This is personal. As a past president of the Multiple Sclerosis Society of Canada and former head of public education for the International Federation of MS Societies, I have some knowledge of multiple sclerosis. Even more important, I have lived with someone with MS for the past 48 years. That tends to make you better aware of the disease, its ramifications and what is being done about it.
Despite the ties to the “officialdom” of the Canadian MS society, I am hardly immune to the desperation often shown by MS patients and those who care for them. As I explained to a House of Commons committee in Ottawa more than 30 years ago, those of us who support health agencies in their quest for cures are not necessarily doing it from a charitable viewpoint. We can also have deep personal concerns.
The current controversy over the treatment of MS, proposed by Italian vascular surgeon Paolo Zamboni, is a case that cuts both ways. Some patient advocates claim that MS society officials are suppressing the theory. This is absolutely ludicrous. At the same time, the suggestion by any supposed expert that Zamboni’s work is ‘junk science’ would be ignorant. The truth is that nobody knows whether Zamboni is right or wrong.

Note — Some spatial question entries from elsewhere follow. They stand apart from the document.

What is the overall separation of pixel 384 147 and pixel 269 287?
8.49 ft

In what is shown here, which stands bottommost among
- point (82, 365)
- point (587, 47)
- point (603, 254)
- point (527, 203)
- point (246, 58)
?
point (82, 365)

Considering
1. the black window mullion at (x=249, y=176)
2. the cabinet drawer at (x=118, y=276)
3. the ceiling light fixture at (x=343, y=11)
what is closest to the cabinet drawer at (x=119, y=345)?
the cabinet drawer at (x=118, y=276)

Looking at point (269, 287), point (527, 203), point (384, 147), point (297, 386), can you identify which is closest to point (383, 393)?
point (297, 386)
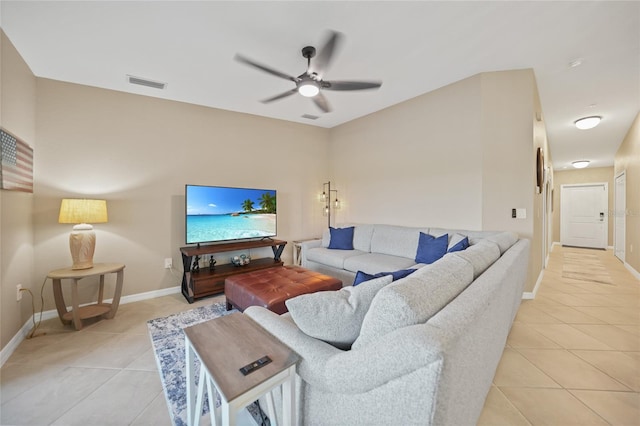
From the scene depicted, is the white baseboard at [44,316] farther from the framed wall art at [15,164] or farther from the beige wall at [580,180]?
the beige wall at [580,180]

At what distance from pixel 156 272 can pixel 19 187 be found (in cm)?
161

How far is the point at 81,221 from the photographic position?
8.53 ft

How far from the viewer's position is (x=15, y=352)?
213cm

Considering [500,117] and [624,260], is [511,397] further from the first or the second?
[624,260]

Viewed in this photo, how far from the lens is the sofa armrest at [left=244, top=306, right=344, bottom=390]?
95 centimetres

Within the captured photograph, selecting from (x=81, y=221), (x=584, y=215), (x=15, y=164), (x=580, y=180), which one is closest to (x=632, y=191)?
Result: (x=584, y=215)

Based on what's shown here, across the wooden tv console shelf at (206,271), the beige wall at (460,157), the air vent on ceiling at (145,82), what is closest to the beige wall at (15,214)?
the air vent on ceiling at (145,82)

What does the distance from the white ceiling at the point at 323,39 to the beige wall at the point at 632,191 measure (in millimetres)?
1299

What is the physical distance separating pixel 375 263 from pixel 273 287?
134 cm

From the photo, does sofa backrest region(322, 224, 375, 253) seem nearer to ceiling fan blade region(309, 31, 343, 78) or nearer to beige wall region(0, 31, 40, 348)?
ceiling fan blade region(309, 31, 343, 78)

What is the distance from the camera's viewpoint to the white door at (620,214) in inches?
201

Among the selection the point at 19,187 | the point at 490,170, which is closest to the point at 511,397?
the point at 490,170

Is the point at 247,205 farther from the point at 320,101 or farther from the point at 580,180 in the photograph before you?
the point at 580,180

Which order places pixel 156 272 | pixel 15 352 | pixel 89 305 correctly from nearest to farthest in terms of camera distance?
pixel 15 352, pixel 89 305, pixel 156 272
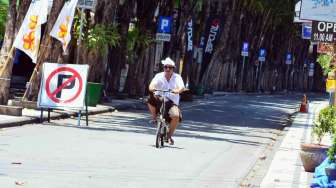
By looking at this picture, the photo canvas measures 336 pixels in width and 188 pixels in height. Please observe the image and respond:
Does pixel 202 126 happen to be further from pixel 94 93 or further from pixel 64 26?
pixel 64 26

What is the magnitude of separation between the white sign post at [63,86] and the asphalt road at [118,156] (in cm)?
56

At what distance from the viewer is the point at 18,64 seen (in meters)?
37.7

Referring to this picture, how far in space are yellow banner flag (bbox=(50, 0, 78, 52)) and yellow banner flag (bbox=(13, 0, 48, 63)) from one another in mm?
1183

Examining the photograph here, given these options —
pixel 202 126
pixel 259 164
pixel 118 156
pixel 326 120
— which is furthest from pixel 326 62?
pixel 118 156

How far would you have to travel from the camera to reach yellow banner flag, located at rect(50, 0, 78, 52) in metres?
22.1

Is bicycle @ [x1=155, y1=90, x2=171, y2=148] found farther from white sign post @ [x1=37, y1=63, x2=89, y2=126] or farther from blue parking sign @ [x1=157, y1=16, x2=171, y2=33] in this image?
blue parking sign @ [x1=157, y1=16, x2=171, y2=33]

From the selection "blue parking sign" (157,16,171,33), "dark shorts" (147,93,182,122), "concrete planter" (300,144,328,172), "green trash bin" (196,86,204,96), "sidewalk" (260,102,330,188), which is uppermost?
"blue parking sign" (157,16,171,33)

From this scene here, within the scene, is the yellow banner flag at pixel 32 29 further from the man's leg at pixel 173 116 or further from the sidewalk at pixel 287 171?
the sidewalk at pixel 287 171

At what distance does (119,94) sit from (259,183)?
25.8 metres

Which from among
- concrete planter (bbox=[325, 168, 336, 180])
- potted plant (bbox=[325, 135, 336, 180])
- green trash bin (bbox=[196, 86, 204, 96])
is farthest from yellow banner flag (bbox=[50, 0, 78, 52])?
green trash bin (bbox=[196, 86, 204, 96])

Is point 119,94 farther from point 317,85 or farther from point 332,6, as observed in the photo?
point 317,85

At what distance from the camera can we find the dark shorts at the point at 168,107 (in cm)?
1684

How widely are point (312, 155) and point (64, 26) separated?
10186 millimetres

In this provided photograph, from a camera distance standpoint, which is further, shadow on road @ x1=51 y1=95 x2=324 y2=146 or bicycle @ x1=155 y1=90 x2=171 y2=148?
shadow on road @ x1=51 y1=95 x2=324 y2=146
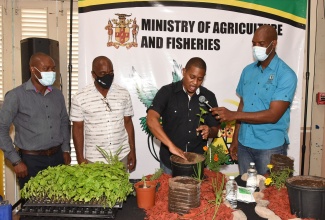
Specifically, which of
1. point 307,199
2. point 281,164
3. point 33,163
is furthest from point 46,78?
point 307,199

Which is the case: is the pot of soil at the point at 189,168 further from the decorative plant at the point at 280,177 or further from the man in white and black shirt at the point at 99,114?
the man in white and black shirt at the point at 99,114

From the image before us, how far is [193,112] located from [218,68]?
1227 millimetres

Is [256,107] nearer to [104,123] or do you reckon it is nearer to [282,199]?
[282,199]

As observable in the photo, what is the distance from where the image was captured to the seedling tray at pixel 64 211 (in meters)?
2.14

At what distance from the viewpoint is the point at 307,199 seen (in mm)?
2141

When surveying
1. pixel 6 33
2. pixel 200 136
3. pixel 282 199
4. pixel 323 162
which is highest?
pixel 6 33

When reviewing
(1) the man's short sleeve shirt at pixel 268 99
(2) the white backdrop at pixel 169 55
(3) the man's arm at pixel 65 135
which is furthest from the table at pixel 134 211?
(2) the white backdrop at pixel 169 55

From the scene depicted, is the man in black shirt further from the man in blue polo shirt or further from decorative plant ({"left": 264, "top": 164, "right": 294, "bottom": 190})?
decorative plant ({"left": 264, "top": 164, "right": 294, "bottom": 190})


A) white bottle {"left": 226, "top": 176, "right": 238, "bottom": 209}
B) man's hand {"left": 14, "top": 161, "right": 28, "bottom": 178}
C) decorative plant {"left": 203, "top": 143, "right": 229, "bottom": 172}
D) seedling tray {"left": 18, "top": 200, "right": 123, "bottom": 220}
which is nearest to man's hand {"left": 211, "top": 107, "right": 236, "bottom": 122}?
decorative plant {"left": 203, "top": 143, "right": 229, "bottom": 172}

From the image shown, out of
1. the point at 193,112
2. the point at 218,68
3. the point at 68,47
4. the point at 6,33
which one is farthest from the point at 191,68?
the point at 6,33

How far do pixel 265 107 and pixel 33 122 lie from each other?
213 cm

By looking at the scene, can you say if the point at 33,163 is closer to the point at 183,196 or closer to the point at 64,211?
the point at 64,211

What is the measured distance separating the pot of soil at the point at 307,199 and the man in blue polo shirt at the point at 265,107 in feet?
3.52

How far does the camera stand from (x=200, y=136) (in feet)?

But if you are as desperate for a cure as those living with multiple sclerosis, you grasp hungrily at those straws. There is no blame for that. How could you care and not want that sudden, all-revealing, miracle cure. Zamboni’s ‘cure’ appears to be so simple, so low in risk, so oddly logical and so quick a solution that you cannot resist it. The only problem is that people are building a business out of Zamboni’s solution in jurisdictions where there are not the controls on medicine such as we have in this country.
If we did not have the controls such as we enjoy in Canada, there would currently be as many as 12 so-called cures for MS being actively promoted and sold. Whether Medicare could support those ‘cures’ is doubtful. The reason is that MS can have its own patterns of exacerbation and welcomed remission in each individual. Doctors have endlessly demonstrated that there are some patients who can be temporarily cured with sugar pills. The simple facts are that if a person wants desperately to be cured and believes strongly in the proposed cure, the cure can work—for a while.
That is why MS societies in many parts of the world are working furiously to test and evaluate Dr. Zamboni’s proposals. The encouraging anecdotal results, we are told about, are interesting but reports of a lasting and provable cure are yet to be validated.
When CTV news first broadcast, rather breathlessly, last November, the claims for Zamboni’s cure, my wife and I were keenly interested. At the same time, there was that nagging thought: “Oh damn, here we go again.”